The limitations of “people power”

While Stratfor.com writes recent events indicate “that the population is probably more angry than fearful of President Islam Karimov and his clan,” what happens next is anyone's guess – and has many countries with various interests in Uzbekistan on edge. One fact consistently pointed out by the region's observers, however, is that unlike the conditions that fostered recent upheavals in Ukraine, Georgia, and neighboring Kyrgyzstan, Uzbekistan's long history of repression and lack of an organized opposition make it quite a different nut to crack.

According to Justin Burke of Eurasianet, democratic movements in Georgia and Ukraine, “Both featured well-managed anti-government protests, in which highly organized student groups functioned as shock troops, acting under the direction of cohesive opposition political leadership,” adding that “Those two revolutionary efforts also benefited by having clearly defined and charismatic leaders – Mikhail Saakashvili in Georgia and Viktor Yuschenko in Ukraine – espousing relatively clear political programs” that helped smooth the transition of power. Such conditions, experts say, do not exist in Uzbekistan.

Many analysts fear that the overthrow of the Karimov regime would result in a power vacuum that could lead to bloody chaos at worst and uphold the status quo at best. “Uzbekistan's protesters would seem to stand little chance against Mr. Karimov's security forces, who have shown they will stop at nothing to crush dissent,” The Economist writes. “In the absence of a charismatic opposition leader, power may instead pass to a supporter of the regime from among the country's dominant clans. If so, there may be little hope of economic reform, just a redistribution among the elite of the spoils of power.”

Indeed, one editorialist in Belarus reported that judging by the amount of bloodshed in Uzbekistan thus far, “one should not speak of a ‘velvet revolution' but rather a ‘sandpaper' one.”

U.S. balancing act

Furthermore, some analysts question the international community's commitment to regime change in Uzbekistan, particularly considering Karimov's role as an anchor of stability in a geo-politically critical and energy-rich part of the world. “Tashkent may be the home of a vicious regime, but Uzbekistan has been the only pilar of stability in an otherwise weak and geographically shattered and isolated region,” the analysts at Stratfor.com write, noting the strategic importance of Uzbekistan to American, Russian and Chinese interests.

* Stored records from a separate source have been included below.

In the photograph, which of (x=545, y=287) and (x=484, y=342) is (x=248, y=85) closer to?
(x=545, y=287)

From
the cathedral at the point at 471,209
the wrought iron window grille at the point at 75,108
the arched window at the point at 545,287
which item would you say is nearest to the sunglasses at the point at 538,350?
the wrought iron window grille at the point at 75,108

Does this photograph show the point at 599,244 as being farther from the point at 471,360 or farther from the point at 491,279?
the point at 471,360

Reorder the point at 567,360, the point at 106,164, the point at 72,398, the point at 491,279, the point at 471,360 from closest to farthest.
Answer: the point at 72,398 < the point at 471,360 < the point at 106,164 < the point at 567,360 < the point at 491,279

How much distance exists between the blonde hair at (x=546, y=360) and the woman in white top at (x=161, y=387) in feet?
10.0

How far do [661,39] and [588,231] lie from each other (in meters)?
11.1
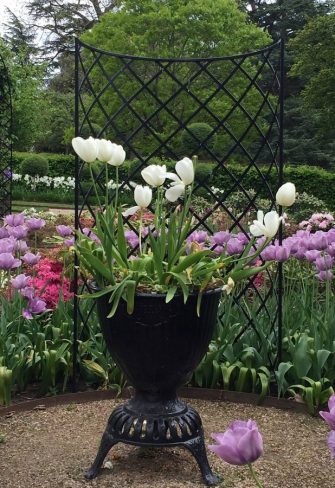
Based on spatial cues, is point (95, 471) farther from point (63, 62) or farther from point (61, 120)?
point (63, 62)

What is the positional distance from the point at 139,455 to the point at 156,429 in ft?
1.03

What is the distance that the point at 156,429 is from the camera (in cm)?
242

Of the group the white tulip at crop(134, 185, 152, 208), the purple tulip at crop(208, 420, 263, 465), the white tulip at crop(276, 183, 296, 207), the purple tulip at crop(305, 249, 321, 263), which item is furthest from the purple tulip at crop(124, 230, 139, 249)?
the purple tulip at crop(208, 420, 263, 465)

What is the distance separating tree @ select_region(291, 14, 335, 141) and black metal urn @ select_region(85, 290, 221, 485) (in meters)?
19.0

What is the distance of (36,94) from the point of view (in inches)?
915

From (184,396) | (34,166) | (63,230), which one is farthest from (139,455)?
(34,166)

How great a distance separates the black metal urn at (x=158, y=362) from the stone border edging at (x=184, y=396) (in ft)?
2.85

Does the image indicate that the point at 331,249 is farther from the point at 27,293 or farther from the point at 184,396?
the point at 27,293

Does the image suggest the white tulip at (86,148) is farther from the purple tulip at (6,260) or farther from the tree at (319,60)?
the tree at (319,60)

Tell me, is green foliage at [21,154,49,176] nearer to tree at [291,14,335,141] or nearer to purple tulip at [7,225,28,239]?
tree at [291,14,335,141]

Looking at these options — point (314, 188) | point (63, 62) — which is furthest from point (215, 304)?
point (63, 62)

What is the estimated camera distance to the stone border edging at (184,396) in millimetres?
3268

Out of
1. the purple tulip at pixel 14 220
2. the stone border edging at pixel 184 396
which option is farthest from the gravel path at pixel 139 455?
the purple tulip at pixel 14 220

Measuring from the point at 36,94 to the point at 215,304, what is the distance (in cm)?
2191
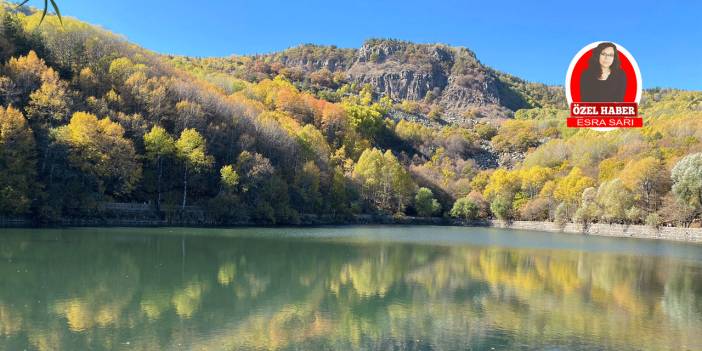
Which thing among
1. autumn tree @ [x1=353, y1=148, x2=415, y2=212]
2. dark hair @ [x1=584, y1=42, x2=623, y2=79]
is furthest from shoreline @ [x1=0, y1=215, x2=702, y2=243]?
dark hair @ [x1=584, y1=42, x2=623, y2=79]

American policy towards Uzbekistan has quickly been thrust into the spotlight, with groups questioning the U.S. alliance with the Karimov regime as part of its global war on terrorism along with its much-professed commitment to democracy and human rights in the region. One of the administration's biggest critics is former British Ambassador to Uzbekistan Craig Murray, whose outspokenness on Uzbek human rights violations has earned him the ire of the British government. “Karimov is very much Bush's man in Central Asia,” Murray writes in the Guardian, citing U.S. military bases in Uzbekistan, foreign aid to the regime and Karimov's 2002 trip to the White House. “There is not a senior member of the U.S. administration who is not on record saying warm words about Karimov. There is not a single word recorded by any of them calling for free elections in Uzbekistan.”

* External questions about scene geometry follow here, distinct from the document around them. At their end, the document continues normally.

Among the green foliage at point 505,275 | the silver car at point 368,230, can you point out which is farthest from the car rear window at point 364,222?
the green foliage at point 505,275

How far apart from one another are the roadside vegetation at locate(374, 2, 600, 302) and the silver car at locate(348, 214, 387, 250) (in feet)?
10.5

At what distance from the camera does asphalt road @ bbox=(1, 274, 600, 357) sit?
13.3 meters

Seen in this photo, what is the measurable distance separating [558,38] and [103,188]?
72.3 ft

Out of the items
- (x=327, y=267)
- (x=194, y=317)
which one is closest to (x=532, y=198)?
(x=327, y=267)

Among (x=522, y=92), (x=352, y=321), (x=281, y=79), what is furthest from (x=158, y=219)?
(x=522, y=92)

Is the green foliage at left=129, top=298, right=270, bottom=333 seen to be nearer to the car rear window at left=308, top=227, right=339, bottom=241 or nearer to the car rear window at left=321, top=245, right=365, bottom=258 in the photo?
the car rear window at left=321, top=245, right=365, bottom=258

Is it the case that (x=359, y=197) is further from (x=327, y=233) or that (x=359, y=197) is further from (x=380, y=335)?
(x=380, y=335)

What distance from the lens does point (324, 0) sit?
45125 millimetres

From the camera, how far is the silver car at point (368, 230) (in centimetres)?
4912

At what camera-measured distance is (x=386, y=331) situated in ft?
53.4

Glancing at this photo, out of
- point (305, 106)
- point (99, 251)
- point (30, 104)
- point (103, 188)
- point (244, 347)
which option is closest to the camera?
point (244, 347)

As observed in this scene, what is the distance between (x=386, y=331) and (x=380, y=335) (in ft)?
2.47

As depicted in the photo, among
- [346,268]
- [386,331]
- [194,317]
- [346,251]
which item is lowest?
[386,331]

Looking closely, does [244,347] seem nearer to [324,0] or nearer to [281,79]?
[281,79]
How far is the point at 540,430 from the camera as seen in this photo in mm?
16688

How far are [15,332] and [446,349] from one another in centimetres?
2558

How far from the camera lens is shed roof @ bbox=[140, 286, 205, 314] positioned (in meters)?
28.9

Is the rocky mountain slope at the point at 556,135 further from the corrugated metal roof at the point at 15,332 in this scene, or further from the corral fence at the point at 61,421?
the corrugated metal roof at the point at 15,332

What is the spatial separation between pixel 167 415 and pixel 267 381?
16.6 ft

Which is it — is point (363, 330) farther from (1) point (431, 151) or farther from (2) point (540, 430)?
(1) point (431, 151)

That, however, may soon change as U.S. policymakers weigh their options in what most agree is a complicated equation. American officials have become increasingly outspoken regarding events in Uzbekistan in recent days, with Secretary of State Condoleezza Rice seeking to turn attention away from Uzbekistan's role in the war on terrorism and toward reform. Indeed, some have gone so far as to attribute, at least in part, the uprising in Uzbekistan to President George Bush's speech in neighboring Georgia. “Now, across the Caucasus, in Central Asia, and in the broader Middle East, we see the same desire for liberty burning in the hearts of young people,” he told a crowd in Tbilisi. “They are demanding their freedom – and they will have it.”

Whether or not the U.S. will have the final say on the outcome of recent events in Uzbekistan is unclear, but the Wall Street Journal opines that the task at hand is to “identify pro-democracy forces that deserve U.S. backing with the hope that even the Uzbeks will some day be able to make the transition to democracy.”